Chapel: String performance regressions from #12899

Created on 30 May 2019 · 15Comments · Source: chapel-lang/chapel

A few of our nightly string performance tests regressed after #12899:

https://chapel-lang.org/perf/chapcs/?startdate=2019/03/31&enddate=2019/05/30&graphs=arrayofstringelementaccess,stringtemporarycopies,searchwithinastring

This issue exists to track the progress of identifying the causes and improving performance.

Performance

Source

benharsh

All 15 comments

@chapel-lang/perf-team , @dmk42 : Here's an issue to track the recent string performance regressions in nightly testing.

benharsh on 30 May 2019

@dmk42: The question that came up at the perf meeting today was whether these are things that must now inherently be slower due to UTF8-by-default, or whether they were cases that simply had a slow initial implementation but could be improved, like iteration was for the first day or two.

bradcray on 30 May 2019

Thanks. I will continue to be on the lookout for such things, and I will follow this issue.

dmk42 on 30 May 2019

To be clear, we're hoping you'll take the first look at these cases that did regress to help classify them as candidates for improvement or not (e.g., in the next sprint if there are not spare cycles for it in this one).

bradcray on 30 May 2019

BTW, I am about to merge the ascii() deprecation. It includes some updates to some of the benchmarks for correctness in using string.byte() instead of ascii(), but there might be some minor performance improvements as a result. Unfortunately, it probably won't be much because the changes are mostly in initialization.

dmk42 on 30 May 2019

👍1

I'll assign this to myself to keep it visible to me. That doesn't mean others can't contribute.

dmk42 on 30 May 2019

The biggest performance loss is in test/types/string/psahabu/perf/substring.chpl where the loop labeled "substring" was O(n) and is now O(n**2). There doesn't seem to be much we can do about that because the substring operation is now O(n) instead of O(1) due to codepoints being the default.

dmk42 on 31 May 2019

👍1

Revisiting this string performance issue, although I cannot change the O(n) vs. O(n**2) aspect of the substring test, I was able to reduce the constant substantially, and improve substring performance by more than 3x.

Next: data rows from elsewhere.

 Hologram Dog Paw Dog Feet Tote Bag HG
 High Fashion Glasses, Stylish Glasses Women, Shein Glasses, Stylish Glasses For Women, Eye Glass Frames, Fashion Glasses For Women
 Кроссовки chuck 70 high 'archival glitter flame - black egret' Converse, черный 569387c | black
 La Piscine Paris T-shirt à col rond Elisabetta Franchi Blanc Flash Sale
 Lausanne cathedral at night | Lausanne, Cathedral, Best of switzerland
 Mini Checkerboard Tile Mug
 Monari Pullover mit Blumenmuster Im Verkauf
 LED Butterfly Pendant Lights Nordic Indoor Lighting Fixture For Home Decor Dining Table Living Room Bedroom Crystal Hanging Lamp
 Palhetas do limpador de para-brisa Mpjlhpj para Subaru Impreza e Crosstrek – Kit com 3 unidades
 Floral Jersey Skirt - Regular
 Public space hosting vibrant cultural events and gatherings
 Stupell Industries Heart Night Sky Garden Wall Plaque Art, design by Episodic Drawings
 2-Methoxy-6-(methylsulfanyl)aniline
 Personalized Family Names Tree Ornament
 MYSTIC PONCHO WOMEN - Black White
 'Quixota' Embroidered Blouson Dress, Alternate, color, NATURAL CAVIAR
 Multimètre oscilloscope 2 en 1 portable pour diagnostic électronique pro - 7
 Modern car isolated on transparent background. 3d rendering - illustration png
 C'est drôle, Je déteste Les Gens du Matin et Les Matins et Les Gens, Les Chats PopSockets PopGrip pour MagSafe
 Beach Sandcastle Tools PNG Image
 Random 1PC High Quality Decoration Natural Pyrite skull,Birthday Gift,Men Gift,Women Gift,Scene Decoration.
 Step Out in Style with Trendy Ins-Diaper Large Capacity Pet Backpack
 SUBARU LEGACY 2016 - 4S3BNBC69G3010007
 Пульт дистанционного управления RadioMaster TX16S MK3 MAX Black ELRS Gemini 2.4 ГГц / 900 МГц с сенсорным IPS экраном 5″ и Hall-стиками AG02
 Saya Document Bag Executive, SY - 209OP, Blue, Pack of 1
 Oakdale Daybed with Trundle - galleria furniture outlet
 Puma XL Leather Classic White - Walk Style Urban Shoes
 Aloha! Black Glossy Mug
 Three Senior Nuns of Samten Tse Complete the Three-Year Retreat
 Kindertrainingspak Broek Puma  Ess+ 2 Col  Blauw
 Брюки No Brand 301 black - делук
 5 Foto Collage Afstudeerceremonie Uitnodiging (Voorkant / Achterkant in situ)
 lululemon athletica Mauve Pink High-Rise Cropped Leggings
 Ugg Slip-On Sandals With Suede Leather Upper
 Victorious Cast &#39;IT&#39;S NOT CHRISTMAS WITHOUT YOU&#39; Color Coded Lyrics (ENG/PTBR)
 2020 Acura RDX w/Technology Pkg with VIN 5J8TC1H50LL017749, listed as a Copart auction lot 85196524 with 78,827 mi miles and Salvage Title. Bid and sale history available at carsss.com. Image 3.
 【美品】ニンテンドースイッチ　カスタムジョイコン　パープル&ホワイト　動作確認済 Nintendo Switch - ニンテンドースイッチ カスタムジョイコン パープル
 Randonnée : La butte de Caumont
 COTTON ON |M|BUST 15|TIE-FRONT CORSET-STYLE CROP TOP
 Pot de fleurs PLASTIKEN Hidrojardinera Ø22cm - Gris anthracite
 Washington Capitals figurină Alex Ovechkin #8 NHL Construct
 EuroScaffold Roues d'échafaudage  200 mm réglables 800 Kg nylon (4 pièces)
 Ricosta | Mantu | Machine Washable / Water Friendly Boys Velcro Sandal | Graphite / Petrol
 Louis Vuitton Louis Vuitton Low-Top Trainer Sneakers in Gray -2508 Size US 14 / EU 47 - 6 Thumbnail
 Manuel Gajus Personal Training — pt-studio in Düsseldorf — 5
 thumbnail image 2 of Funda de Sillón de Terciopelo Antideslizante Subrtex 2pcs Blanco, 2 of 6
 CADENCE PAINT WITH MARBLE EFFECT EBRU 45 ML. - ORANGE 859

I originally updated the String module in a character-set-agnostic manner. For example, to count multibyte characters, I decoded each character. Given that we now know the character set is guaranteed to be UTF-8, there are several situations where the character does not have to be decoded. I wrote a test version of the String module that took advantage of the known UTF-8 encoding, and was able to speed up all the tests slightly, and the substring test by a lot.

I will submit a PR to demonstrate how this is done. That PR could be merged, or it could just serve as an example.

dmk42 on 31 Jul 2019

The PR is #13580 . Because of the performance benefit, I'll suggest that it be merged.

dmk42 on 31 Jul 2019

A small correction. When the default indexing was by byte, the same loop was also O(n**2) because the characters had to be copied to the new string representing the substring. It's just that the constant was much smaller, and the overhead of copying multiple characters instead of one was often hidden in cache effects.

So, the real issue is that now we actually have to do something with those characters besides copy them, which is expensive.

dmk42 on 5 Aug 2019

Performance graph follow-up:
The PR also improved the other tests, to the point where they are almost as fast as with bytes.

https://www.chapel-lang.org/perf/chapcs/?startdate=2019/05/01&enddate=2019/08/05&graphs=arrayofstringelementaccess,stringtemporarycopies,searchwithinastring

dmk42 on 5 Aug 2019

👍1

Given the performance results above, I think it's OK to close this issue now.
@benharsh - Since you created this issue, is it addressed to your satisfaction?

dmk42 on 6 Aug 2019

I'm happy with the improvements, but I am curious if we can optimize ascii only strings -- https://github.com/chapel-lang/chapel/pull/13580#issuecomment-518751887

If we can, it doesn't matter to me if we leave this open, or close it and open a new issue about optimizing ascii-only strings.

ronawho on 6 Aug 2019

@e-kayrakli This predates when you joined, but I think you've brought up optimizing ascii-only strings so I wanted to see if you had any thoughts on this. https://chapel-lang.org/perf/chapcs/?startdate=2019/03/31&enddate=2020/07/14&graphs=arrayofstringelementaccess,searchwithinastring has the remaining regressions where the substring one is the largest regression.

@mppf had an interesting thought that since the number of codepoints is now cached with https://github.com/chapel-lang/chapel/pull/15758 that checking for ascii-only might be as simple as cachedNumCodepoints == numBytes

ronawho on 14 Jul 2020

@mppf had an interesting thought that since the number of codepoints is now cached with #15758 that checking for ascii-only might be as simple as cachedNumCodepoints == numBytes

This is what I have in mind, too, for ascii-only strings, but haven't come around implementing it yet. I'll try to take a look soon.